* _RECORD LIST_
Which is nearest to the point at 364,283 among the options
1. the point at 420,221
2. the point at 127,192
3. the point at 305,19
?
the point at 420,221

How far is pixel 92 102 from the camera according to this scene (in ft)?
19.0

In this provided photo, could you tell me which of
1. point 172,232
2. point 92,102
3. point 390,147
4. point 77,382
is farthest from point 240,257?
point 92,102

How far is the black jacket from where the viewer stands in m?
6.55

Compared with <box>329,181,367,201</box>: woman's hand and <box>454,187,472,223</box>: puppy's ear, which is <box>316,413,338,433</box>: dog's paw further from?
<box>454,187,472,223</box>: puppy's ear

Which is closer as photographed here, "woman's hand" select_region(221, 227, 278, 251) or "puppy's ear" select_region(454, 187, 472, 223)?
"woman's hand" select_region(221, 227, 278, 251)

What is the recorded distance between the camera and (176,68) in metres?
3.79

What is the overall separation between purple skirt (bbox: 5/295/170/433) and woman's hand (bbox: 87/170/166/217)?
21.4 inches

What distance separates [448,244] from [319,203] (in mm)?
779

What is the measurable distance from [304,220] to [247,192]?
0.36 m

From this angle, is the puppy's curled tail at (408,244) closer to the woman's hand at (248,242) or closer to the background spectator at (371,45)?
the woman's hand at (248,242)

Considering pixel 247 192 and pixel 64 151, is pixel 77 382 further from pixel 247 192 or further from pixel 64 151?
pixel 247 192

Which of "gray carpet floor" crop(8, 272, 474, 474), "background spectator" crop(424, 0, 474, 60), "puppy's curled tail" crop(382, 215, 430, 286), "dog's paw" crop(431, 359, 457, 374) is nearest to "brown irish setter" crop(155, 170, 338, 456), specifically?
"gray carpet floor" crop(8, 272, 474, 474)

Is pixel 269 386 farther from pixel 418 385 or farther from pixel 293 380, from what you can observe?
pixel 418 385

* _PROBLEM TO SOLVE_
Reproduce all of the data above verbatim, line for line, without changing anything.

* _RESPONSE BELOW_
Which is nearest to the point at 364,283 among the options
1. the point at 420,221
2. the point at 127,192
3. the point at 305,19
?
the point at 420,221

How far is pixel 92 102 from the camera according to this scene (in ft)?
19.0

In this provided photo, could you tell me which of
1. point 172,232
2. point 92,102
3. point 390,147
4. point 77,382
is farthest from point 240,257?
point 92,102

How far is the black jacket from where the viewer stands in m?
6.55

Compared with <box>329,181,367,201</box>: woman's hand and <box>454,187,472,223</box>: puppy's ear, which is <box>316,413,338,433</box>: dog's paw further from?
<box>454,187,472,223</box>: puppy's ear

Which is closer as photographed here, "woman's hand" select_region(221, 227, 278, 251) or "puppy's ear" select_region(454, 187, 472, 223)?
"woman's hand" select_region(221, 227, 278, 251)

What is the recorded distance between the camera and (176,68) in metres?
3.79

What is the overall separation between purple skirt (bbox: 5/295/170/433) and woman's hand (bbox: 87/170/166/217)?
21.4 inches

What distance separates [448,244] from [319,203] (in mm)?
779

What is the measurable distance from [304,220] to [247,192]?
0.36 m

From this angle, is the puppy's curled tail at (408,244) closer to the woman's hand at (248,242) or closer to the background spectator at (371,45)?
the woman's hand at (248,242)

Considering pixel 247 192 and pixel 64 151, is pixel 77 382 further from pixel 247 192 or further from pixel 64 151?
pixel 247 192

Which of "gray carpet floor" crop(8, 272, 474, 474), "background spectator" crop(424, 0, 474, 60), "puppy's curled tail" crop(382, 215, 430, 286), "dog's paw" crop(431, 359, 457, 374) is nearest to "brown irish setter" crop(155, 170, 338, 456), specifically?
"gray carpet floor" crop(8, 272, 474, 474)

Is pixel 269 386 farther from pixel 418 385 or farther from pixel 293 380, from what you can observe?
pixel 418 385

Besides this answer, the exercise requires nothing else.